The Riemannian barycentre as a proxy for global optimisation

Let $M$ be a simply-connected compact Riemannian symmetric space, and $U$ a twice-differentiable function on $M$, with unique global minimum at $x^* \in M$. The idea of the present work is to replace the problem of searching for the global minimum of $U$, by the problem of finding the Riemannian barycentre of the Gibbs distribution $P_{\scriptscriptstyle{T}} \propto \exp(-U/T)$. In other words, instead of minimising the function $U$ itself, to minimise $\mathcal{E}_{\scriptscriptstyle{T}}(x) = \frac{1}{2}\int d^{\scriptscriptstyle 2}(x,z)P_{\scriptscriptstyle{T}}(dz)$, where $d(\cdot,\cdot)$ denotes Riemannian distance.
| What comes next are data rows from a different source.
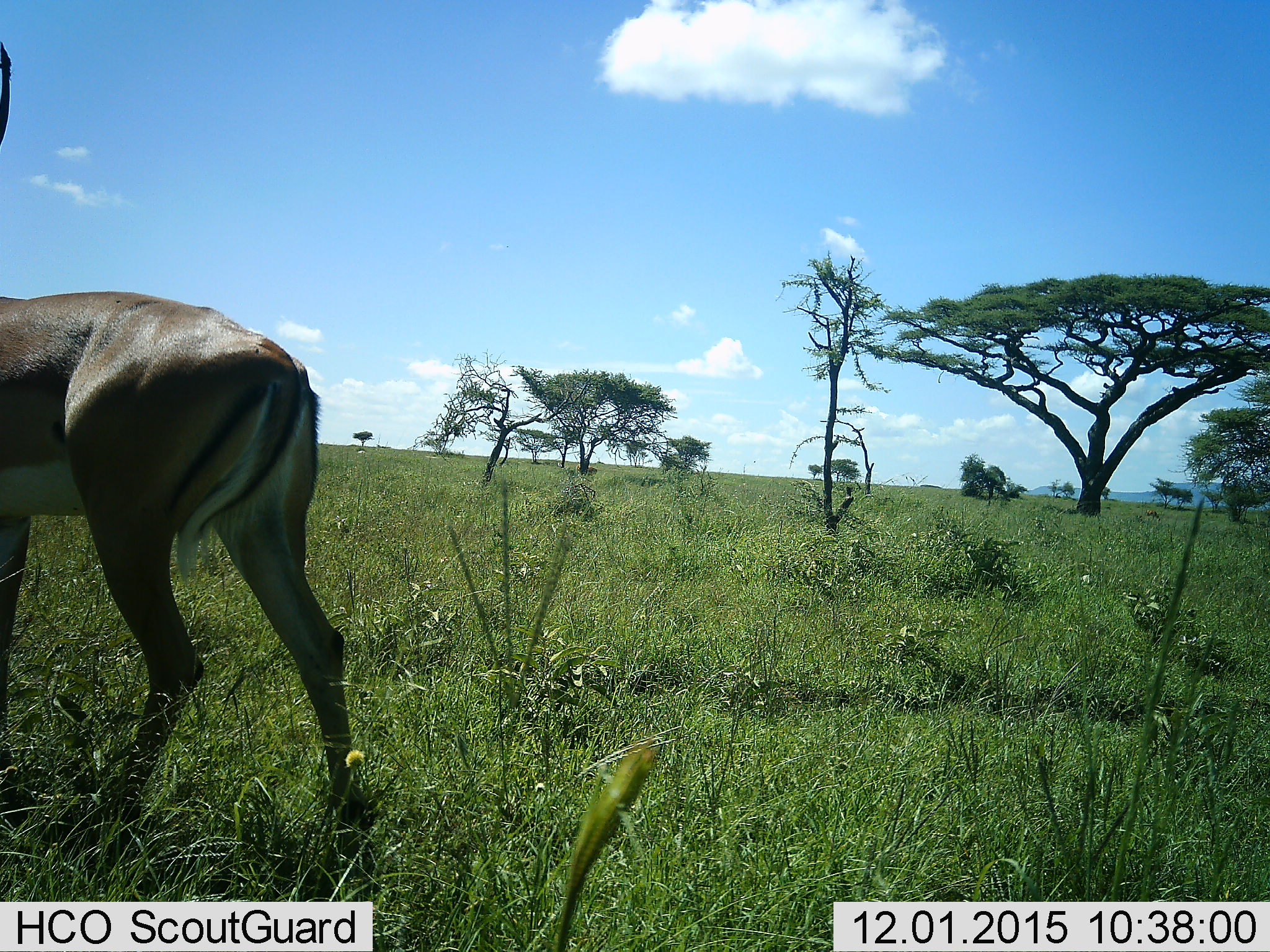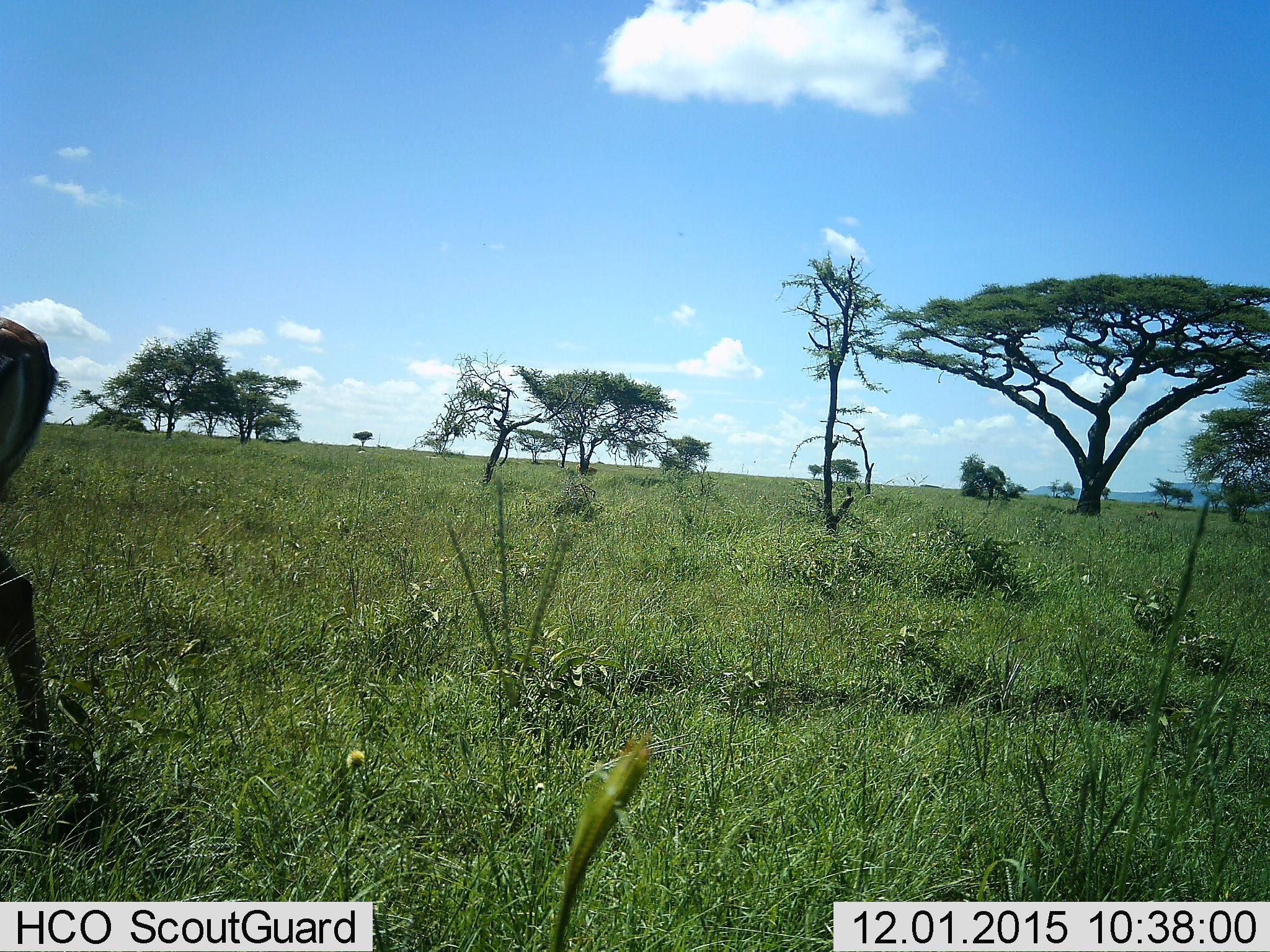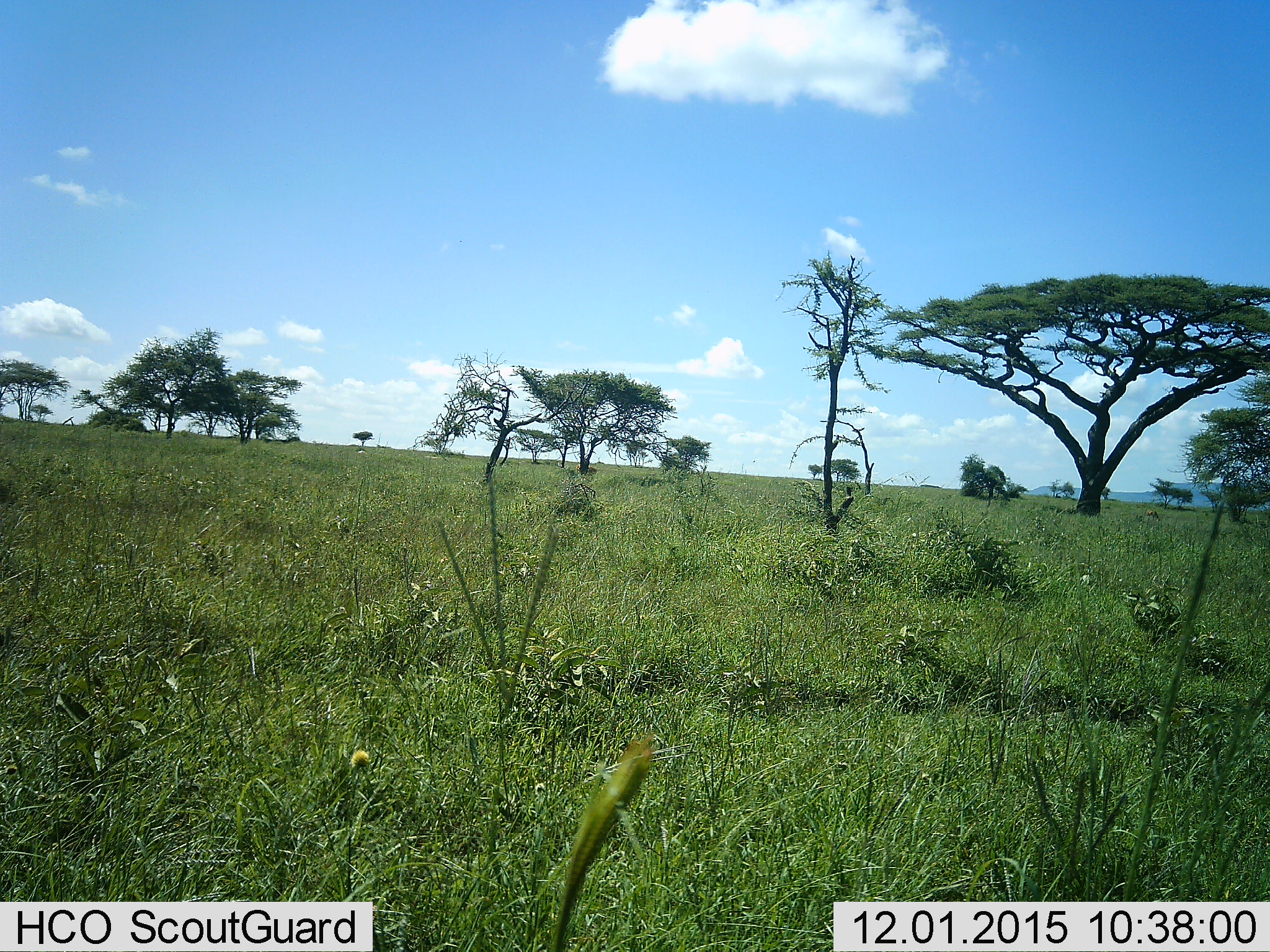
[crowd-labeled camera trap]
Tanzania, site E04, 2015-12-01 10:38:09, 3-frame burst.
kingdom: Animalia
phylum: Chordata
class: Mammalia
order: Artiodactyla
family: Bovidae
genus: Aepyceros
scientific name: Aepyceros melampus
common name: impala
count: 1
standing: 12%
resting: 0%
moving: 88%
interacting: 0%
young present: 0%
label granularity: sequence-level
The following original result is proved : if $U$ is invariant by geodesic symmetry about $x^*$, then for each $\delta < \frac{1}{2} r_{\scriptscriptstyle cx}$ ($r_{\scriptscriptstyle cx}$ the convexity radius of $M$), there exists $T_{\scriptscriptstyle \delta}$ such that $T \leq T_{\scriptscriptstyle \delta}$ implies $\mathcal{E}_{\scriptscriptstyle{T}}$ is strongly convex on the geodesic ball $B(x^*,\delta)\,$, and $x^*$ is the unique global minimum of $\mathcal{E}_{\scriptscriptstyle{T\,}}$. Moreover, this $T_{\scriptscriptstyle \delta}$ can be computed explicitly. This result gives rise to a general algorithm for black-box optimisation, which is briefly described, and will be further explored in future work.